• _Set problem_
Copy out, without changes, the part of the items that opens with the line containing "How far away from the grassy" and continues through the end of the items.

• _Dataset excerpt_
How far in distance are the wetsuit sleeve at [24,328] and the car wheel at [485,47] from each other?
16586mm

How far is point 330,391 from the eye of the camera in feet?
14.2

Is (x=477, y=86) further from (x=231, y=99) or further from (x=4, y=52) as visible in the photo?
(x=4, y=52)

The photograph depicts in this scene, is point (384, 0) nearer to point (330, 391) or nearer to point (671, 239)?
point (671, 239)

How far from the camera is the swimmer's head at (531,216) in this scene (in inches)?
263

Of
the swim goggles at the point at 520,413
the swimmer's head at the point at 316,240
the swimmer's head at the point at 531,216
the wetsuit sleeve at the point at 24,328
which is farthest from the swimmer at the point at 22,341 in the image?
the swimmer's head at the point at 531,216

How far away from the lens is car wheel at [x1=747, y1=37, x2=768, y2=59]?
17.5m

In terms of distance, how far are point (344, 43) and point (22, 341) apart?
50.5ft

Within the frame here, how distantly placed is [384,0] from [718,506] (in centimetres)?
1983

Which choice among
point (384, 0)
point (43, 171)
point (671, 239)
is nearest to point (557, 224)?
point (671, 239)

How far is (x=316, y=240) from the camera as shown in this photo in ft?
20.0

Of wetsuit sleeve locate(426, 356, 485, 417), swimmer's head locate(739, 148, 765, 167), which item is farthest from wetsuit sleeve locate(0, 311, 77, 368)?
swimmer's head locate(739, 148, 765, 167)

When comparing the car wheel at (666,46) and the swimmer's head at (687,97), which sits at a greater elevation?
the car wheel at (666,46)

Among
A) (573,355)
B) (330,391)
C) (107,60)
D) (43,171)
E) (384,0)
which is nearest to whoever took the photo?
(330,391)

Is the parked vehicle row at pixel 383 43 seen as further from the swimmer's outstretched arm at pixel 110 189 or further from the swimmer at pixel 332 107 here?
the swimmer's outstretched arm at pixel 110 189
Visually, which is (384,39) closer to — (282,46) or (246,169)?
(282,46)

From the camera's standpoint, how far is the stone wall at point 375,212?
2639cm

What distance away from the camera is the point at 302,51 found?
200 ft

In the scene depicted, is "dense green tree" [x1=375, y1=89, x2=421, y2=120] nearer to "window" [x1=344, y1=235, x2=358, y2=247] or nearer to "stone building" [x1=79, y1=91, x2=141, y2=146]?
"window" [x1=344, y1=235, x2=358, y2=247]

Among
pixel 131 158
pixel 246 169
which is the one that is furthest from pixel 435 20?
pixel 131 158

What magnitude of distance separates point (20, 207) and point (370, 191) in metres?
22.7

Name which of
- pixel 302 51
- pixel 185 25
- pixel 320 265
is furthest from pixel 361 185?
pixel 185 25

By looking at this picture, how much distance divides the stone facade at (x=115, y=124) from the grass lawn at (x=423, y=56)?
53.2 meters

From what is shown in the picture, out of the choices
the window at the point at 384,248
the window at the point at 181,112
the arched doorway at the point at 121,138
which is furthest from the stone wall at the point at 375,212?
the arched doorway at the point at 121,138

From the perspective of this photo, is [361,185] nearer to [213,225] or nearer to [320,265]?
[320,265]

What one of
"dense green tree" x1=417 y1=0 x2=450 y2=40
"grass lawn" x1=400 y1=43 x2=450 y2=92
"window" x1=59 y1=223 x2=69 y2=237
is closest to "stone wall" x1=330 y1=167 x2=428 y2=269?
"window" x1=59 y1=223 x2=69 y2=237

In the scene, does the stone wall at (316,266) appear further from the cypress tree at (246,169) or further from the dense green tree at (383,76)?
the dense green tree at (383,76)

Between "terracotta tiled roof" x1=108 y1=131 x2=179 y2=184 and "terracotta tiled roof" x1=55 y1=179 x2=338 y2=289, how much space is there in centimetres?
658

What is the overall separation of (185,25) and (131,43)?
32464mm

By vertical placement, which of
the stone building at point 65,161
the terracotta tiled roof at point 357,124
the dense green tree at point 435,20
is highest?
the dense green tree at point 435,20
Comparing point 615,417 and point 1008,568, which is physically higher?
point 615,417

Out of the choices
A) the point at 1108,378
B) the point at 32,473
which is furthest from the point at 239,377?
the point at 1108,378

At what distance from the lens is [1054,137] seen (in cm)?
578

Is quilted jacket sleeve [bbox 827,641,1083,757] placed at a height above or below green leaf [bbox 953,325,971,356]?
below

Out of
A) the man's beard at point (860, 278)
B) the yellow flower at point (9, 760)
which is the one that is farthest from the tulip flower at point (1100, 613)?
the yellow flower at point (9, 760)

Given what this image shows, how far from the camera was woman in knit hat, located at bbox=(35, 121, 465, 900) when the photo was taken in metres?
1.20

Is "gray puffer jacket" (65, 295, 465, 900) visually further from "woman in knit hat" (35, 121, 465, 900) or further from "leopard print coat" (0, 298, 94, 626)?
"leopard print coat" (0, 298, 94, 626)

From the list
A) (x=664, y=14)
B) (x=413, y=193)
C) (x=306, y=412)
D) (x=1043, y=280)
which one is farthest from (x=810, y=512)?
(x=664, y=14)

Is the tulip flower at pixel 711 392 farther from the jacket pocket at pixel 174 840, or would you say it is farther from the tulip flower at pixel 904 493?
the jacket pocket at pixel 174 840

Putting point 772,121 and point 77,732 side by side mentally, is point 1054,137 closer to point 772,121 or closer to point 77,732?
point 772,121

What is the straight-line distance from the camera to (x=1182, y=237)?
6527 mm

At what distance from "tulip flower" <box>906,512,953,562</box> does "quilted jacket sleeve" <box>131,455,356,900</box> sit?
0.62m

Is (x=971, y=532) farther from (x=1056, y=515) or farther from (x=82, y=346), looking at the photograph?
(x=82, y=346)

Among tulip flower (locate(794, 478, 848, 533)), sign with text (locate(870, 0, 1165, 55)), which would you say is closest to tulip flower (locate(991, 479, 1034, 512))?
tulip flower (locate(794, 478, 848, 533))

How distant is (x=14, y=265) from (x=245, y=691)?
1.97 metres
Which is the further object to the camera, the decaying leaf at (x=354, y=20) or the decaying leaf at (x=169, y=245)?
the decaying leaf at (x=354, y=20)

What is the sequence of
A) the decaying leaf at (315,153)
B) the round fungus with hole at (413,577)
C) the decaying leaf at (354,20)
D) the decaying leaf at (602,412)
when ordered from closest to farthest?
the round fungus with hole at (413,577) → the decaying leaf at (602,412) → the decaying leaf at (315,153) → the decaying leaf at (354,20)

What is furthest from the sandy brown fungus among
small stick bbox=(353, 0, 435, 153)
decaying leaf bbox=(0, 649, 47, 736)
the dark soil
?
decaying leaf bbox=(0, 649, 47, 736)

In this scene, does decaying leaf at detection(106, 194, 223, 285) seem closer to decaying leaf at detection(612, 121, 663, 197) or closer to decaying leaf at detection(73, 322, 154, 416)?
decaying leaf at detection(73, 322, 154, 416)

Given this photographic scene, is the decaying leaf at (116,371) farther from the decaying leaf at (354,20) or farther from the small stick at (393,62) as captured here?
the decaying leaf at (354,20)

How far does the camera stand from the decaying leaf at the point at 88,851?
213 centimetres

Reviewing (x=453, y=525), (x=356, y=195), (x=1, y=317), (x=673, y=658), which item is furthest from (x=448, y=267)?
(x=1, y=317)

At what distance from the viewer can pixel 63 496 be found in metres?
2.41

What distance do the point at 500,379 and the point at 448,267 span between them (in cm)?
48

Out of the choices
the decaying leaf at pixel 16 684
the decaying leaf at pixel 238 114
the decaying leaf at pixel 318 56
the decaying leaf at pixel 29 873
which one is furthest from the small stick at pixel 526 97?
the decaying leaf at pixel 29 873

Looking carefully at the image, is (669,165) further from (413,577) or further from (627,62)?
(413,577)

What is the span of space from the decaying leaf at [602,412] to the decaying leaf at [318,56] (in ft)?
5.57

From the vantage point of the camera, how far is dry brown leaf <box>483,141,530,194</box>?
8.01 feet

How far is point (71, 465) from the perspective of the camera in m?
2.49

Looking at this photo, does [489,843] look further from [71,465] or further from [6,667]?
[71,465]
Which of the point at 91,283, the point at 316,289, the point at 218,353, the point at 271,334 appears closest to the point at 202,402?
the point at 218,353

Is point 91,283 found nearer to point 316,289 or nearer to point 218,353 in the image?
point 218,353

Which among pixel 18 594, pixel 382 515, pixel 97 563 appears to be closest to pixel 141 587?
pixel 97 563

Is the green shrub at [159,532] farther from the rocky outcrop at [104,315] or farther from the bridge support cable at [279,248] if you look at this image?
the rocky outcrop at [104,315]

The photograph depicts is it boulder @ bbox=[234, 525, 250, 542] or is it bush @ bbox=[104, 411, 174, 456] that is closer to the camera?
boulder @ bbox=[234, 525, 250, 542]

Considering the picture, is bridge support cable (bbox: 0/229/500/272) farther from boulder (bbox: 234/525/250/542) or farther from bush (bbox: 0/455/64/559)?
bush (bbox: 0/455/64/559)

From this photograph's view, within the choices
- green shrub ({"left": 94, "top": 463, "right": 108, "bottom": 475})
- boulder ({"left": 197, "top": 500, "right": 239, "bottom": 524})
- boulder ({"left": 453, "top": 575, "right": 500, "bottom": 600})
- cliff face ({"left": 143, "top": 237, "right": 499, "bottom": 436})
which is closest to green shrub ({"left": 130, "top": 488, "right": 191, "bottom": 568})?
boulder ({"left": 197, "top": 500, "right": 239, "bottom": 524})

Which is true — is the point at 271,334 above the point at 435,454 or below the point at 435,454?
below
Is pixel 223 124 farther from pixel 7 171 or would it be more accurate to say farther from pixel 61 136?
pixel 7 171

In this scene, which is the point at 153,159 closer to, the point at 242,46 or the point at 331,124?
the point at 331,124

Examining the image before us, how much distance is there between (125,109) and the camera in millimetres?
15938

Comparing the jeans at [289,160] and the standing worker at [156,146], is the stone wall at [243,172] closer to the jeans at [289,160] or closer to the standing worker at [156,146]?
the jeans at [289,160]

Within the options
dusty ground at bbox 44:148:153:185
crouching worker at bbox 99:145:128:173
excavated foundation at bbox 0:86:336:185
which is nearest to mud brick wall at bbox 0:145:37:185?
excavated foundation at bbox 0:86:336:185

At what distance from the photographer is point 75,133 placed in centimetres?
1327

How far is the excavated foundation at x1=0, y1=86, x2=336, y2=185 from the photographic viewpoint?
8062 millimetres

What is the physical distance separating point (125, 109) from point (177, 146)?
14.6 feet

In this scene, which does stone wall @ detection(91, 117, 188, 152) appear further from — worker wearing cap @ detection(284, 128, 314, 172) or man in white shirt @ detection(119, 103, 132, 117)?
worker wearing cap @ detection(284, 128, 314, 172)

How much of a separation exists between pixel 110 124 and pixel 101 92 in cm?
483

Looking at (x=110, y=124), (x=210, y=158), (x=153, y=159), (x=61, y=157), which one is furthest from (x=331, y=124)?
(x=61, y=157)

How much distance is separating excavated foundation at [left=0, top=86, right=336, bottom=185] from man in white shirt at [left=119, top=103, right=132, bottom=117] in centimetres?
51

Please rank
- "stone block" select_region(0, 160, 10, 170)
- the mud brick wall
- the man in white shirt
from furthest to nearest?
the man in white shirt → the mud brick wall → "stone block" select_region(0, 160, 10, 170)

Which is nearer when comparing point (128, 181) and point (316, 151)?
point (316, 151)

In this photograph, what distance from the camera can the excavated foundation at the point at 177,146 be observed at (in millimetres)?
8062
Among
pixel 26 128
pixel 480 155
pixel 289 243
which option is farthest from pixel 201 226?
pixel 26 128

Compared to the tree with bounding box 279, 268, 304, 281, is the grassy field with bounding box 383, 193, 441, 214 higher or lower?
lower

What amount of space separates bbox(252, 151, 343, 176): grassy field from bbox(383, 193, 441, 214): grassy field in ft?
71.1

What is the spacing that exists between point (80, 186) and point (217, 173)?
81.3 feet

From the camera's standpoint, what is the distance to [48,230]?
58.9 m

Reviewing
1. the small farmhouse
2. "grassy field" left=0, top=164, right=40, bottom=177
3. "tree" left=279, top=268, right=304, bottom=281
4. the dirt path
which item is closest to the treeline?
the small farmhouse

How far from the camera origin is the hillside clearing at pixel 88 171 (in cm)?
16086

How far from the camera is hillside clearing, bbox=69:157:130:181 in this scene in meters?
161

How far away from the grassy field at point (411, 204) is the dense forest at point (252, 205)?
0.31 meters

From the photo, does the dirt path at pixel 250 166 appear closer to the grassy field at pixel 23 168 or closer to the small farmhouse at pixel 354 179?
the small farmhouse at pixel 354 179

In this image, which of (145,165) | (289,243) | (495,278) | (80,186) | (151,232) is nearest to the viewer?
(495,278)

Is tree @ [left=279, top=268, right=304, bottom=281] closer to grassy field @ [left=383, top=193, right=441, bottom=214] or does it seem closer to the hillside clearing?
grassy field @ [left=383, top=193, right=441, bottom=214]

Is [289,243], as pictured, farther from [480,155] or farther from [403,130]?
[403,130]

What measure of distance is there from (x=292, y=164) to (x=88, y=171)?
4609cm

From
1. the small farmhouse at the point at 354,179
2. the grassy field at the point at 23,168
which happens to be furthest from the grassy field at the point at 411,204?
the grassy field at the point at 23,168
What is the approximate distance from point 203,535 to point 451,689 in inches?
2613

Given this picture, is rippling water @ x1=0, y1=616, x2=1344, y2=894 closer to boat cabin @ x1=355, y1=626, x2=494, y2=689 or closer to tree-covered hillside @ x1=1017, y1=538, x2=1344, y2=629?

• _The reply_
How far away from the grassy field at point (411, 204) is the dense forest at point (252, 205)?
0.31 meters

From the photo, does the dirt path at pixel 250 166 appear closer to the grassy field at pixel 23 168 or closer to the small farmhouse at pixel 354 179?
the small farmhouse at pixel 354 179

In this image, which of (145,165) | (289,243) | (495,278) | (80,186) | (151,232) is nearest to the viewer?
(495,278)

Is tree @ [left=279, top=268, right=304, bottom=281] closer to grassy field @ [left=383, top=193, right=441, bottom=214] or does it seem closer to the hillside clearing?
grassy field @ [left=383, top=193, right=441, bottom=214]

Is [289,243], as pictured, farther from [480,155] or farther from [403,130]?
[403,130]

What measure of distance is there from (x=292, y=164) to (x=88, y=171)?
4609cm

From
1. the small farmhouse at the point at 354,179
2. the grassy field at the point at 23,168
which happens to be furthest from the grassy field at the point at 411,204?
the grassy field at the point at 23,168
What is the approximate distance from point 203,535 to point 451,689 in inches?
2613

Given this picture, is rippling water @ x1=0, y1=616, x2=1344, y2=894 closer to boat cabin @ x1=355, y1=626, x2=494, y2=689 or closer to tree-covered hillside @ x1=1017, y1=538, x2=1344, y2=629?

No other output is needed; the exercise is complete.